EXERCISE A:
According to the text on Mohamad Fakih, in what year did he emigrate to Canada?
EXERCISE B:
From the text on Mohamad Fakih, quote everything from "Lebanese-Canadian entrepreneur and" down to "food service businesses.".

PAGE TEXT:
= Mohamad Fakih =

Lebanese-Canadian entrepreneur and philanthropist

Mohamad Fakih is a Lebanese-Canadian businessperson, and philanthropist. Founder of the Middle Eastern restaurant chain, Paramount Fine Foods. Fakih conducts charitable work and community service through the Fakih Foundation. In 2022, he was awarded the Order of Canada.

== Background==

Mohamad Fakih was born to Abdallah and Nabiha in Beirut, Lebanon. In 1997, Fakih opened a jewelry store in Lebanon, working as a gemologist. He emigrated to Canada in 1999.

Fakih purchased a nearly bankrupt shawarma restaurant in Mississauga in 2006. That purchase turned into a successful restaurant franchise over the following decade. During the pandemic, the business struggled like many food service businesses.

In 2022, Fakih started a court battle for unpaid monies and to retain control of the company. AHM Investments Corp had filed an ultimately unsuccessful motion at the Ontario Superior Court to have Fakih removed as Director.

THE DATA:
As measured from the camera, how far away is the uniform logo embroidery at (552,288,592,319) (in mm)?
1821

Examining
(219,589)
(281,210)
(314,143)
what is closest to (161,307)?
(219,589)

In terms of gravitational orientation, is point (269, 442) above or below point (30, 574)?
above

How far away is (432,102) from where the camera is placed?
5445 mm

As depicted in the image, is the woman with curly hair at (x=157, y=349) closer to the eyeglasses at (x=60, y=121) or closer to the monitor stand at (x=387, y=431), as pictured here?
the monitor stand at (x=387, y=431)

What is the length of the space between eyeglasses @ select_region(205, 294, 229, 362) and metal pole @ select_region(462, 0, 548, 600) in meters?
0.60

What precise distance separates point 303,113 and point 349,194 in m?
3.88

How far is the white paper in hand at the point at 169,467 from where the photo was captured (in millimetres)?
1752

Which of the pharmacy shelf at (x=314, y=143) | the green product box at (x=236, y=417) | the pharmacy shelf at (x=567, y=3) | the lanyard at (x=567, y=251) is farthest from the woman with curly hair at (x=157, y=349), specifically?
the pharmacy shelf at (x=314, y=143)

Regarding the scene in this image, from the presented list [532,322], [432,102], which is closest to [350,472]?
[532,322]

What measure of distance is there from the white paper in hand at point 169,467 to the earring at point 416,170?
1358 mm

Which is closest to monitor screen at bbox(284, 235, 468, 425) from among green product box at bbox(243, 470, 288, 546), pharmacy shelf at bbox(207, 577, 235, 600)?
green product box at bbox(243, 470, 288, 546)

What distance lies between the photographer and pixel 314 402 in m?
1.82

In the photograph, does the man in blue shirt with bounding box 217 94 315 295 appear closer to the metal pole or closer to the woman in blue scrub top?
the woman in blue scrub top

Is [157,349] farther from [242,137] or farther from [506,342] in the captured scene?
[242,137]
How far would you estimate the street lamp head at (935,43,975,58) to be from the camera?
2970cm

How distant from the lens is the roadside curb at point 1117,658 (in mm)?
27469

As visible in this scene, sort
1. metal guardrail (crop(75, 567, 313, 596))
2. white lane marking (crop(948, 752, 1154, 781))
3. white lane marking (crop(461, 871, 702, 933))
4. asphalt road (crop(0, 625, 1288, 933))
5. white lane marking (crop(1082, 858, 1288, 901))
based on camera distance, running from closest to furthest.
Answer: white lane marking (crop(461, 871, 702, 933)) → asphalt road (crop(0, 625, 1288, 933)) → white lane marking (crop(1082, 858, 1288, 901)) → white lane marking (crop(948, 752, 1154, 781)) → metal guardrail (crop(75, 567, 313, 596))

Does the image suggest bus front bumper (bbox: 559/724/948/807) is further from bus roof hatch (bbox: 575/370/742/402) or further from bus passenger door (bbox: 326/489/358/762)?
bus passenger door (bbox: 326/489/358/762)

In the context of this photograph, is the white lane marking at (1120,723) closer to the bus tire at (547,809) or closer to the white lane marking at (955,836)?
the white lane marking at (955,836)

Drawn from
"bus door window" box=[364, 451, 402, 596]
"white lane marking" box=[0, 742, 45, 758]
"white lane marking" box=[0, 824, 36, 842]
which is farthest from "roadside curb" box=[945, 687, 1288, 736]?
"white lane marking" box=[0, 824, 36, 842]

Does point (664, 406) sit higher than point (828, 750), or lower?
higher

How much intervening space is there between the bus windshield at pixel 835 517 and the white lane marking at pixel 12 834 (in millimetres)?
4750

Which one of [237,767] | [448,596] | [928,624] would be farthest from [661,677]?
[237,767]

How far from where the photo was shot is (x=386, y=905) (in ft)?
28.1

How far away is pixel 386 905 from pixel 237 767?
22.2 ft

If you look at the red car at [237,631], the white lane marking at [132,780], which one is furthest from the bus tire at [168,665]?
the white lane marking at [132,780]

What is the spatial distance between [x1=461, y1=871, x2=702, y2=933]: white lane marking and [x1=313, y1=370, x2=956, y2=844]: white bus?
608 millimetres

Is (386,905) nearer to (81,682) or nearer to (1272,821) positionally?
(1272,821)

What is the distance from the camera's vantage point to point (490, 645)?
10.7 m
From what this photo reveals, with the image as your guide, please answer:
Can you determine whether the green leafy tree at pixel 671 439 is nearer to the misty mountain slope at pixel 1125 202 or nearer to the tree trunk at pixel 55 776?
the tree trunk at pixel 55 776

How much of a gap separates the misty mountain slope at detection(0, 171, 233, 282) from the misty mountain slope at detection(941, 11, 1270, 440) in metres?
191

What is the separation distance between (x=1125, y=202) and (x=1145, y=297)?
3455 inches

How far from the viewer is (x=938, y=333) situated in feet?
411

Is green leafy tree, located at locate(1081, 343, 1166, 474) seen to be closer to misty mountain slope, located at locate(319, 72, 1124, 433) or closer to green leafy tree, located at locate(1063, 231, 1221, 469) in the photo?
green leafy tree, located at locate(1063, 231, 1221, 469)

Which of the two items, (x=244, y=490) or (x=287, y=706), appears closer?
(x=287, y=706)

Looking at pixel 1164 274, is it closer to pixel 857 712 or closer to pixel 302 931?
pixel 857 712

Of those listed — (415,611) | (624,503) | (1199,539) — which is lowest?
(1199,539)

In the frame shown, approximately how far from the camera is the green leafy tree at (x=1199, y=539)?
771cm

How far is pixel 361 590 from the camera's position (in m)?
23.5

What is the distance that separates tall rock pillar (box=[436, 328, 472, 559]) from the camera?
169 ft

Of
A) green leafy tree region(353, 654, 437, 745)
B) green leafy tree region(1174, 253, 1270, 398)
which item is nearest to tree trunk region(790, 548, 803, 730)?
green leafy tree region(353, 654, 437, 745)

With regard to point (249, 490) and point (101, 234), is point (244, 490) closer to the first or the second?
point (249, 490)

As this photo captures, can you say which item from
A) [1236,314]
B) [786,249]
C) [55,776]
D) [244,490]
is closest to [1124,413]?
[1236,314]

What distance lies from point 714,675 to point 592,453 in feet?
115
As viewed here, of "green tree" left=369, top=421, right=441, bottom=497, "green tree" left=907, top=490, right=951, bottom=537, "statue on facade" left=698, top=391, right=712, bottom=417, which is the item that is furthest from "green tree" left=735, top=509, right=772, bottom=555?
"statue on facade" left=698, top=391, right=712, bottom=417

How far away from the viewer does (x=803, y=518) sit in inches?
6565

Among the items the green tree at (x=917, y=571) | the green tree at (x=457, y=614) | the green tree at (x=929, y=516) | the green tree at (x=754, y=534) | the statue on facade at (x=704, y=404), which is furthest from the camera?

OUTPUT A:
1999

OUTPUT B:
Lebanese-Canadian entrepreneur and philanthropist

Mohamad Fakih is a Lebanese-Canadian businessperson, and philanthropist. Founder of the Middle Eastern restaurant chain, Paramount Fine Foods. Fakih conducts charitable work and community service through the Fakih Foundation. In 2022, he was awarded the Order of Canada.

== Background==

Mohamad Fakih was born to Abdallah and Nabiha in Beirut, Lebanon. In 1997, Fakih opened a jewelry store in Lebanon, working as a gemologist. He emigrated to Canada in 1999.

Fakih purchased a nearly bankrupt shawarma restaurant in Mississauga in 2006. That purchase turned into a successful restaurant franchise over the following decade. During the pandemic, the business struggled like many food service businesses.